The first amendment, in this case, was debatable. I would argue that it always is. You can’t read the Constitution as it stands today as absolute. Our country has already decided that it is not a perfect, timeless document. We abolished the amendment allowing slavery, and we added one to let women vote.  Unless you want to argue we shouldn’t have made those changes as a country, then you can’t argue that the document is perfect and complete as is. It has protected us in many ways throughout history. We should carefully analyze it, consider it in different contexts and circumstances, see where it translates to the present, and where it falls short. We have to leave room for humanity in our arguments.

The most recent debate on free speech is centered around the 49ers quarterback, Colin Kaepernick, who chose to sit down during the national anthem on the NFL’s opening day in passive protest. He later commented that he chose not to stand for the song because he couldn’t support a nation that oppresses black people. Several news outlets shamed him, while others applauded his decision, and the nation was again divided on the interpretation of what is or is not protected under the Constitution.

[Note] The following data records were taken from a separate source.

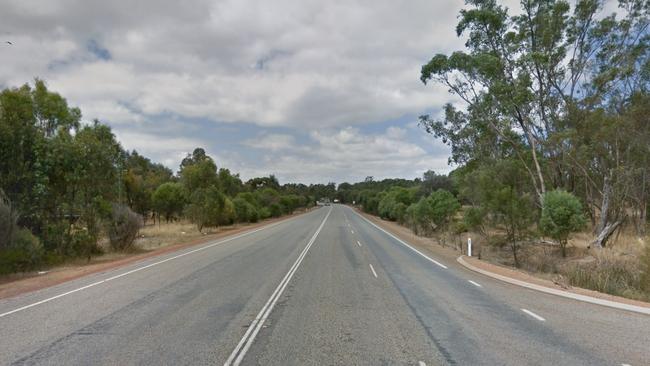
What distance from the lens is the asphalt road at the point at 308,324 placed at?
587cm

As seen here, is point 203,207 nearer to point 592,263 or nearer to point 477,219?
point 477,219

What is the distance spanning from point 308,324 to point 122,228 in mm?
18502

Free speech, in my opinion, means the freedom to express yourself or not. Expecting that people uphold patriotic traditions should be just as much a violation of free speech as censorship. Arguing that sitting during the national anthem, not putting a hand over your heart during the pledge, or burning an American flag is not covered by free speech is evidence of a poor understanding of the Constitution.

Gabby Douglas was similarly criticized a few weeks prior for not putting her hand over her heart during the national anthem at the Rio Olympics. It was unintentional and misunderstood, but, before she could defend herself, the Twittersphere erupted.

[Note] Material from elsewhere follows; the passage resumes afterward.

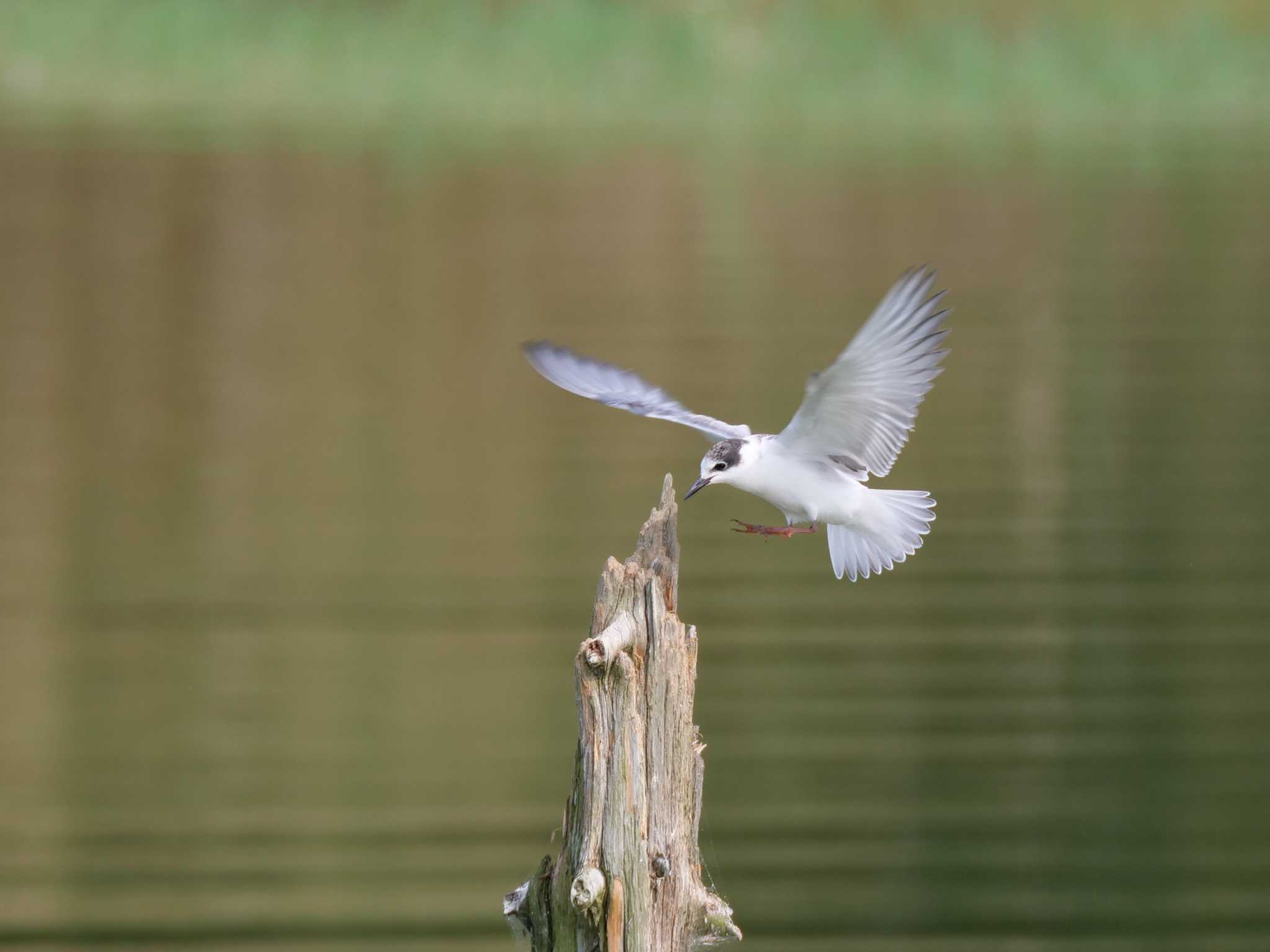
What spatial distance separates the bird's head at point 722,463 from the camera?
24.3 feet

I support both of these expressions of protest and free speech. It is, however, mind-boggling to me that the dildo-carrying college students received less criticism than a football player who sat down. Americans expected Kaepernick to oblige to social norms because he is on the big screen representing America’s sport. They let the college students slide because they anticipated it. They held two protesting parties to different standards and grossly misinterpreted the Constitution.

In our government, we give the decision of interpreting the Constitution to nine highly-educated individuals known as Supreme Court Justices. If you’re going to argue like they do, you should do extensive research first. Likewise, if you’re going to protest, know what you’re protesting, why you are protesting it, and if your form of expression is protected by the Constitution.

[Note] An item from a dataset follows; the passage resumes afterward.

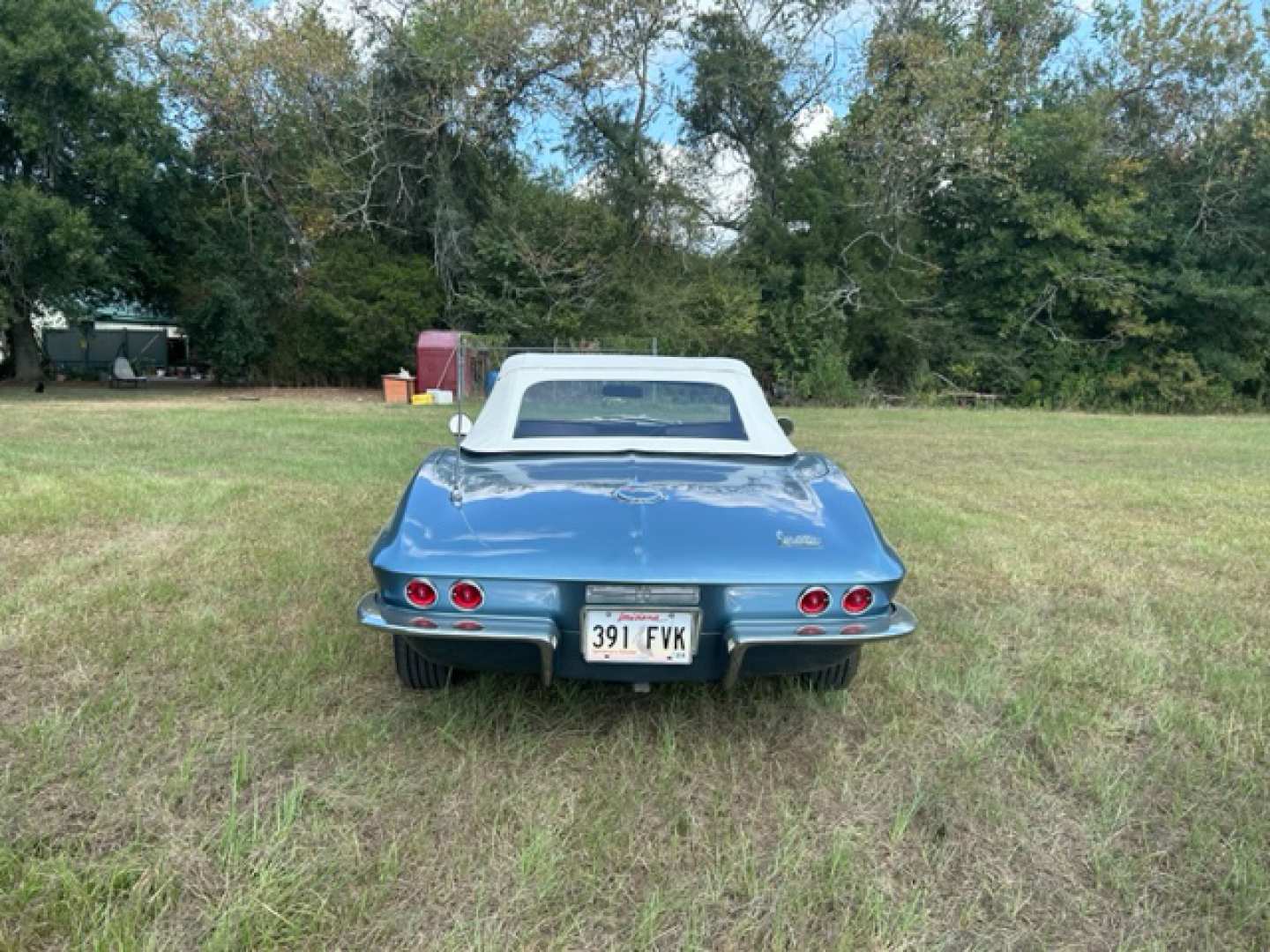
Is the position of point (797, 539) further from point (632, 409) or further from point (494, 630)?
point (632, 409)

The Constitution is a document that directly affects your life and something you should examine beyond your eighth grade American history class. There’s even a holiday dedicated to the document. Friday, Sept. 16 is Constitution Day, so pull up a digital copy of that dusty old paper and read it.

My point is this: We inherited the U.S. Constitution from the founding members of our government who are all dead and cannot interpret it for us. We should be careful to interpret it within its historical context, with a modern perspective, and with an understanding that the writers couldn’t foresee the future and all of the possible contexts in which the rights they settled on would be evoked. It is not pragmatic to interpret the Constitution absolutely, so stop treating it like taxidermy roadkill.